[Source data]
----------

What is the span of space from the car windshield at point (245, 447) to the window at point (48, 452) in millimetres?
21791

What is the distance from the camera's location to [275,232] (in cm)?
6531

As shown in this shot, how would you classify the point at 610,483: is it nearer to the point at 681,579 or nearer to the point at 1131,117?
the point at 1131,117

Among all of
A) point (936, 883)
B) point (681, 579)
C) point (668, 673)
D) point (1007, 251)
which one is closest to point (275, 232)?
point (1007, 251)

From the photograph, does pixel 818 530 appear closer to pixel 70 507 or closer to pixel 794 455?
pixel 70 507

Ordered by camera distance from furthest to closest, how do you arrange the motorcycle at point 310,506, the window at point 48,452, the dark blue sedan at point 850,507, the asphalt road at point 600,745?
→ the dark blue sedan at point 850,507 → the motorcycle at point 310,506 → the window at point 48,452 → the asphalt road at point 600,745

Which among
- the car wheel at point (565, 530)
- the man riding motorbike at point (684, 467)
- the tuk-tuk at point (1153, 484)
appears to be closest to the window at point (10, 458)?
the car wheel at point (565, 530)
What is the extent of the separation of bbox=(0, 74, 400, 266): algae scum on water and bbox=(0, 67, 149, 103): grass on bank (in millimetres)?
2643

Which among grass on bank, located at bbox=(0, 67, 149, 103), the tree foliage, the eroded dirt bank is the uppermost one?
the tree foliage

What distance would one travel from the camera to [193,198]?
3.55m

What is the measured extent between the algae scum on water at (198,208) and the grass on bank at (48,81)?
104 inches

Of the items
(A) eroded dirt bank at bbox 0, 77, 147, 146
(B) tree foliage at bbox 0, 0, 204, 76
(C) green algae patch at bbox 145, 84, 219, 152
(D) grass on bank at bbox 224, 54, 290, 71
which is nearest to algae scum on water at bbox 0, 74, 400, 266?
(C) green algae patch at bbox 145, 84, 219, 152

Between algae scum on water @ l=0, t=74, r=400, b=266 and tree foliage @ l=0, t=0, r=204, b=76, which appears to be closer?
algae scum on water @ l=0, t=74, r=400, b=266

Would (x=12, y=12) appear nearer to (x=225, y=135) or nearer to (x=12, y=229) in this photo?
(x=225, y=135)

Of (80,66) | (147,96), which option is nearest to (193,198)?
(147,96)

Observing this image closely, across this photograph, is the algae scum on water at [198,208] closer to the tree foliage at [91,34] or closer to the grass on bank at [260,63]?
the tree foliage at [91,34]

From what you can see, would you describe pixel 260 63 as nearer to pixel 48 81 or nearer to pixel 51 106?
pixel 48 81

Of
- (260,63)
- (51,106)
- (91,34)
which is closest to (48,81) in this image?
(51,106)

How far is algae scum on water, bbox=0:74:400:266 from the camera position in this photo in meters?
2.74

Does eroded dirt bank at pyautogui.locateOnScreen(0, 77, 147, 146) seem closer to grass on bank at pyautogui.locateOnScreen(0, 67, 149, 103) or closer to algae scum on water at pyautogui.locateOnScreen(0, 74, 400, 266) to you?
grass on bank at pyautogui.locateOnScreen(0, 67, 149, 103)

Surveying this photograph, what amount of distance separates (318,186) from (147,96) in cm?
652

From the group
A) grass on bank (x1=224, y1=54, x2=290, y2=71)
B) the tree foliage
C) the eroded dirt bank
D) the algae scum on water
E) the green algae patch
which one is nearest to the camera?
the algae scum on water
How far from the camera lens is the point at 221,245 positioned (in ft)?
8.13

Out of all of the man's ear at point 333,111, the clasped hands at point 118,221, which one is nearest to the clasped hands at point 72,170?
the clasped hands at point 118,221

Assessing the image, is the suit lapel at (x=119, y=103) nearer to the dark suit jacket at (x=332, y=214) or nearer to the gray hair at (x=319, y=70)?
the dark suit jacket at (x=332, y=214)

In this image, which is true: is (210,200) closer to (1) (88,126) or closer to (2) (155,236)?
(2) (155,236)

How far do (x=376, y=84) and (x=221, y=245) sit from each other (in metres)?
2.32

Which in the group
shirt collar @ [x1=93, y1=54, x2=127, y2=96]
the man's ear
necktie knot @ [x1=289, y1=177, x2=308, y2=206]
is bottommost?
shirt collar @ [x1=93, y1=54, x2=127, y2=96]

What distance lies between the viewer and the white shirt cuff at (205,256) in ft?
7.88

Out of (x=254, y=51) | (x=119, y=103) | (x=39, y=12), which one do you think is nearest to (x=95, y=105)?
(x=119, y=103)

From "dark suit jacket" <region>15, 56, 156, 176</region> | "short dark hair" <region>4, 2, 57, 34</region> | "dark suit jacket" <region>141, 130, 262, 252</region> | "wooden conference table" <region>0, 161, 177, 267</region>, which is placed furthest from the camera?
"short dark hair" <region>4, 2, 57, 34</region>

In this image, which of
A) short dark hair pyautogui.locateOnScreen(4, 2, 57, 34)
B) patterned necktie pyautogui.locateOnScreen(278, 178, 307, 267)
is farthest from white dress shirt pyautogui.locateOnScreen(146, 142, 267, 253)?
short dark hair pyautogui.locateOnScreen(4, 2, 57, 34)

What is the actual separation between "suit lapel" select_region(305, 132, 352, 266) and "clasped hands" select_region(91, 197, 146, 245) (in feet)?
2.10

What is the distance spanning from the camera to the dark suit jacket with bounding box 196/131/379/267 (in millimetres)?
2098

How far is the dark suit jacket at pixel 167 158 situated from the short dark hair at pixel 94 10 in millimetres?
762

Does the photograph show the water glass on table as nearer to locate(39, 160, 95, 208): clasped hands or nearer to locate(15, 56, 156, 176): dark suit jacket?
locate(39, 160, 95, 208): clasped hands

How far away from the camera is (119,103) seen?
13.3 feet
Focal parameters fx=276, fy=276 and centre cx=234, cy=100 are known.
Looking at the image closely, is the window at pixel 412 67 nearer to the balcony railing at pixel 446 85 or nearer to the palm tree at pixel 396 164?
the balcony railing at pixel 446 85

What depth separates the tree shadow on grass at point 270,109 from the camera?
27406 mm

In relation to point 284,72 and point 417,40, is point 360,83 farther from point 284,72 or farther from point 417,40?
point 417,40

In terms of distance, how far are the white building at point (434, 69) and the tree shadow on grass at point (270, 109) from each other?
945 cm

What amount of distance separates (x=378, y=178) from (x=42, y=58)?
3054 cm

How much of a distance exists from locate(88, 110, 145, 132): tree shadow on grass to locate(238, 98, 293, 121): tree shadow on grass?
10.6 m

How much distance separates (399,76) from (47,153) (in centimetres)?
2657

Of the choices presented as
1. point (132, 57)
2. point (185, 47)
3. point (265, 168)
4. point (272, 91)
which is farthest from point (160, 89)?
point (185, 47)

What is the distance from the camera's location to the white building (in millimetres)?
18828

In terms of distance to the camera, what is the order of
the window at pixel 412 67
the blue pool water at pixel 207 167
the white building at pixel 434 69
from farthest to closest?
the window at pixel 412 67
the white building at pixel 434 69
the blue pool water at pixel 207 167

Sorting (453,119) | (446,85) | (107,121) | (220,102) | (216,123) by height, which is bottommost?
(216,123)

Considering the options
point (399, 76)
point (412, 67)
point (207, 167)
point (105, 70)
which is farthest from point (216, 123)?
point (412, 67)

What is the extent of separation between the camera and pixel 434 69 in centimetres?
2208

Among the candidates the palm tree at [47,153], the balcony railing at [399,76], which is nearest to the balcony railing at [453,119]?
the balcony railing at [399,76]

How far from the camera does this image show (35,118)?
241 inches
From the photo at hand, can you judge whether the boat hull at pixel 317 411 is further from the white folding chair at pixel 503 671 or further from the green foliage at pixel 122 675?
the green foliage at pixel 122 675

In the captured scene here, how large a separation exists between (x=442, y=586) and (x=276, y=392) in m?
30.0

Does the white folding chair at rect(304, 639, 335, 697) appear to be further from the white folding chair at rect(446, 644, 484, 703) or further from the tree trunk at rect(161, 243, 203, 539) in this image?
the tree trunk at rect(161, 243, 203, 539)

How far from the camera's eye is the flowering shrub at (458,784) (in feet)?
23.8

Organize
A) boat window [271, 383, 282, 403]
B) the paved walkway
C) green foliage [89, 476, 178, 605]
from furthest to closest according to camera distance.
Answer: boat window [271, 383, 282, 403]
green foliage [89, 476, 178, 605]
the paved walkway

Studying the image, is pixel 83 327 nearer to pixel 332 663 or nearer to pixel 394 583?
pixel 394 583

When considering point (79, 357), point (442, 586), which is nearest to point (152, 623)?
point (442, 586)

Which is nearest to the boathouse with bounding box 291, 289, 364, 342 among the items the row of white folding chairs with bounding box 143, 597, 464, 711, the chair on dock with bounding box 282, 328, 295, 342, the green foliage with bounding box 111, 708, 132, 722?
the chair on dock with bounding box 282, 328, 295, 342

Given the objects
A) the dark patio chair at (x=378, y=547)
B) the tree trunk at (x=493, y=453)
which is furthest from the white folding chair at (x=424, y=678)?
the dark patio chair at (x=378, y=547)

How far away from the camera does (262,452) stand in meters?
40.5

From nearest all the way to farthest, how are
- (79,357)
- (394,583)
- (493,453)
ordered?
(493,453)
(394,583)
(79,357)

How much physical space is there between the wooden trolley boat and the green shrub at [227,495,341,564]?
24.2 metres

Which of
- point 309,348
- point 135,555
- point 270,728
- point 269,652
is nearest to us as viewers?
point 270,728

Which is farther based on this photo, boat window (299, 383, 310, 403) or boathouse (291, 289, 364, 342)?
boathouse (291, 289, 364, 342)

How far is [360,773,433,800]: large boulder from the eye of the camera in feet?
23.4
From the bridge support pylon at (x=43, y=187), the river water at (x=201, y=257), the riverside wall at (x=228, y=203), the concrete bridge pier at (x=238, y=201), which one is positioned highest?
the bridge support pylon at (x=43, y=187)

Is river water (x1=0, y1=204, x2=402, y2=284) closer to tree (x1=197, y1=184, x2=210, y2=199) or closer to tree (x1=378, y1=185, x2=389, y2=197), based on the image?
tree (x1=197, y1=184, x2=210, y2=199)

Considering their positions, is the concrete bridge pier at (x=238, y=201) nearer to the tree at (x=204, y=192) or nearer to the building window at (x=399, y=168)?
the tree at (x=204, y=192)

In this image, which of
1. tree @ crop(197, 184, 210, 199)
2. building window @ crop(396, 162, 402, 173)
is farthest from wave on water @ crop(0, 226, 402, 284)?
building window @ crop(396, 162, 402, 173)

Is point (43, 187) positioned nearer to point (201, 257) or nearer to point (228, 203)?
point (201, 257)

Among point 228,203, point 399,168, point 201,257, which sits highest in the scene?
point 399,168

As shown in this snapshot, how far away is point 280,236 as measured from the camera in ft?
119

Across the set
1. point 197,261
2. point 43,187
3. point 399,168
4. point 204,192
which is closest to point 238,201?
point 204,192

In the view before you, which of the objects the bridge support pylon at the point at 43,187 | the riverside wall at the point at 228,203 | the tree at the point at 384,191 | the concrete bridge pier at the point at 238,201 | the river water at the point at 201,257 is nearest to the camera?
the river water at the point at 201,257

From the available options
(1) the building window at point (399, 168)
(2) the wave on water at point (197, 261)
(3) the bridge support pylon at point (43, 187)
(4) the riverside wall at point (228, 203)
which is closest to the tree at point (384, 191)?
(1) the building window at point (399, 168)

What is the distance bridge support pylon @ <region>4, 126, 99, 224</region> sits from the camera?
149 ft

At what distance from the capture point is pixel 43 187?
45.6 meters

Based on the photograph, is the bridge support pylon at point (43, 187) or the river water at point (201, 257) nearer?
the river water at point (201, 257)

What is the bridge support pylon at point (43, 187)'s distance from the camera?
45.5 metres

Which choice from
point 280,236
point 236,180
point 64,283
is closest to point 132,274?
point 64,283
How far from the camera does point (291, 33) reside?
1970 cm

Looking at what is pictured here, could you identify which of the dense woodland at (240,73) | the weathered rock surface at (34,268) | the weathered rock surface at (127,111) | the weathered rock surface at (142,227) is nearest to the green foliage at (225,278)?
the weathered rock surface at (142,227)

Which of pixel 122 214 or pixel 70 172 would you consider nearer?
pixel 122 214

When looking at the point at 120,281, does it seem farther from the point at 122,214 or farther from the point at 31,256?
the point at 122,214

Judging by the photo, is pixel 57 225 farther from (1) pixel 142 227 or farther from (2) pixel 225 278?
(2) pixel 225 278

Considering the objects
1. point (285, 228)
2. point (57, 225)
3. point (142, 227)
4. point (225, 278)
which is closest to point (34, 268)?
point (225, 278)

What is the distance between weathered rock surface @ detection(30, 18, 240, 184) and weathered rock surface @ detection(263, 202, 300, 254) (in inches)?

----------

### Task description
Copy out every line from the one containing "At what distance" to the end of the material, both ends included.

### Result of this exercise
At what distance from the capture point is pixel 43 187?
45.6 meters

Based on the photograph, is the bridge support pylon at point (43, 187) or the river water at point (201, 257) nearer?
the river water at point (201, 257)

What is the bridge support pylon at point (43, 187)'s distance from the camera?
45.5 metres

Which choice from
point 280,236
point 236,180
point 64,283
is closest to point 132,274?
point 64,283
How far from the camera does point (291, 33) reside?
1970 cm

Looking at what is pictured here, could you identify which of the dense woodland at (240,73) | the weathered rock surface at (34,268) | the weathered rock surface at (127,111) | the weathered rock surface at (142,227) is nearest to the green foliage at (225,278)?
the weathered rock surface at (142,227)

Which of pixel 122 214 or pixel 70 172 would you consider nearer?
pixel 122 214

When looking at the point at 120,281, does it seem farther from the point at 122,214 or farther from the point at 31,256?
the point at 122,214

Judging by the photo, is pixel 57 225 farther from (1) pixel 142 227 or farther from (2) pixel 225 278?
(2) pixel 225 278

Considering the objects
1. point (285, 228)
2. point (57, 225)
3. point (142, 227)
4. point (225, 278)
which is closest to point (34, 268)?
point (225, 278)

What is the distance between weathered rock surface @ detection(30, 18, 240, 184) and weathered rock surface @ detection(263, 202, 300, 254) (in inches)?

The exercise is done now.